As I sit down to write about this, I suddenly realize most of what lead me to write this relates closely to being in Japan, and I believe that Japanese men would particularly enjoy this read.

I'm not racist.



It's just about culture. Yesterday I had this huge ass scary "opportunity to perform well and show my prowess"... a test. A big presentation at work, a deal you must close, the JLPT... all these things are tests, just like the ones you and I had to take on History or Mathematics. And, even though I was as prepared as I would ever be, I was stressing over it. I feel good when I get to put stuff that's bothering me behind. That's just the way I am, the way I was raised and where it brought me to. If I had to talk about Brazilian culture, however, I'd probably say most people don't stress too much... about pretty much anything. I'm not the best cultural representative. Not too good at soccer either (proudly so).

But then again, I'm not a believer of geographic determinism.

I don't blame stuff that happens to me on my latitude and longitude, as much as I don't put responsibility for my own issues on other people. This is also the case here: I was stressing over something that was not that hard. Even though I strongly feel that the constant "ganbatte"s of my social group did increase my own uneasiness, I cannot fail to point out that they were merely trying to be nice while touching on a very sensitive spot. I just had some stress that I have no one else to blame on but myself. And then, I was looking around the train as I came back home... I always think the strangest things when I'm staring at people on trains...

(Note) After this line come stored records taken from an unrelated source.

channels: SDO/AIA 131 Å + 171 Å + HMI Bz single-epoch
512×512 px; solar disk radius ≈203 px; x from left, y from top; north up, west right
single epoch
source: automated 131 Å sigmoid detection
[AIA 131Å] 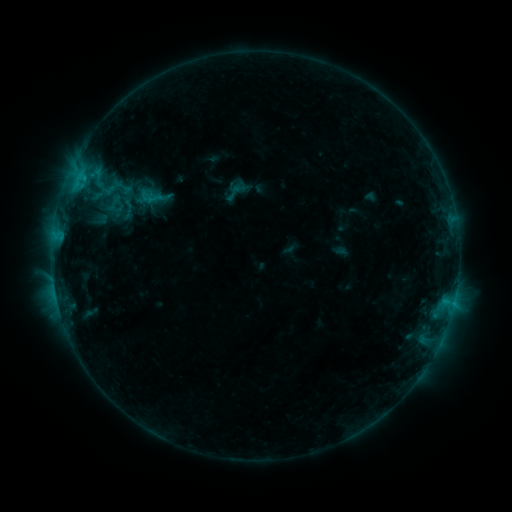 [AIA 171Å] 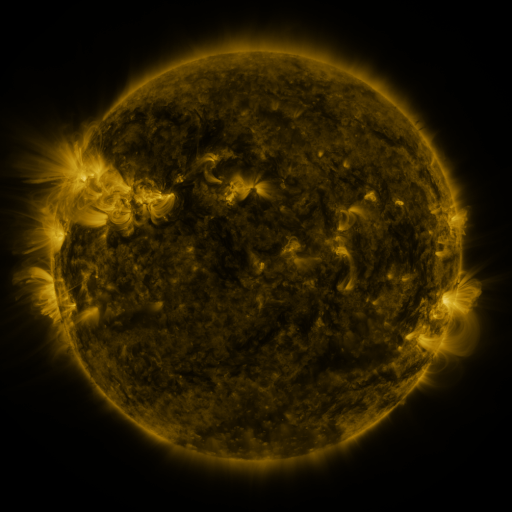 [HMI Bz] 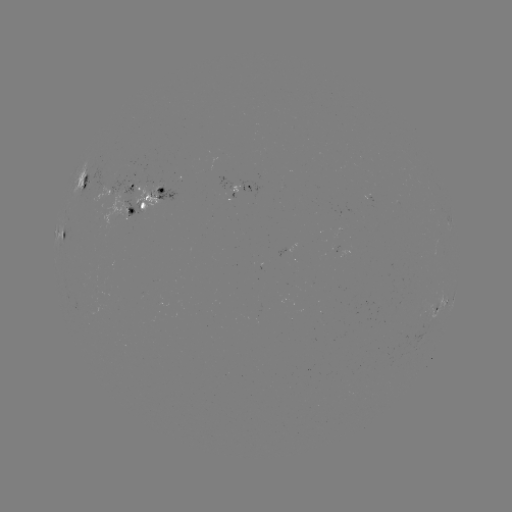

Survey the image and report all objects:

Oh, forgive me for those. I just like music, specially when I'm writing. So indulge me and let's listen to the same sounds... reader and writer. Press play.

And as I look back on the situation I forced myself into, I feel so bad for feeling bad... I deliberately forced myself to feel bad. As simple as that. Sure, I had to prepare and all, but do you really think being scared makes you perform better? That's why I have trouble understanding why people put themselves through non-required suffering, like getting corporate jobs, or trying to fit into whatever culture (even your own).



I'm being honest here: I don't think anyone should try too hard to belong anywhere, even if it's your own country. And this is something that makes a lot of sense for me, a dude who has felt out of place. Don't go getting mellow on me, I'm not sad about it, and that might make it harder to understand. Being "in my place" or "in a place I belong" is not something I value. Au contraire, I value the effort to survive and breath outside your own "place". I value what's foreign, instead of taking that as a bad thing. What people have to understand is the fact that I'm not like everybody. In fact, nobody is. Individuality is a hard think to understand.

Talk about Japan...

Personally, I see no reason not to feel good about myself all the time. You buy a new computer, you buy new shoes, you eat this delicious meal, you have a one night stand with a gorgeous woman, you get a big client for your company. If you can imagine the way you'd feel right then, like you're walking on top of the world. Like you're the coolest mudafocka on the whole planet... like a 5 year-old kid would walk. With the swagger and all. That's what I think I should be like all the time, but I'm still working on it. Getting back to being young is sure gonna take another couple of years, but I'm not in a hurry or anything. I hope Japanese dudes out there will understand what I mean.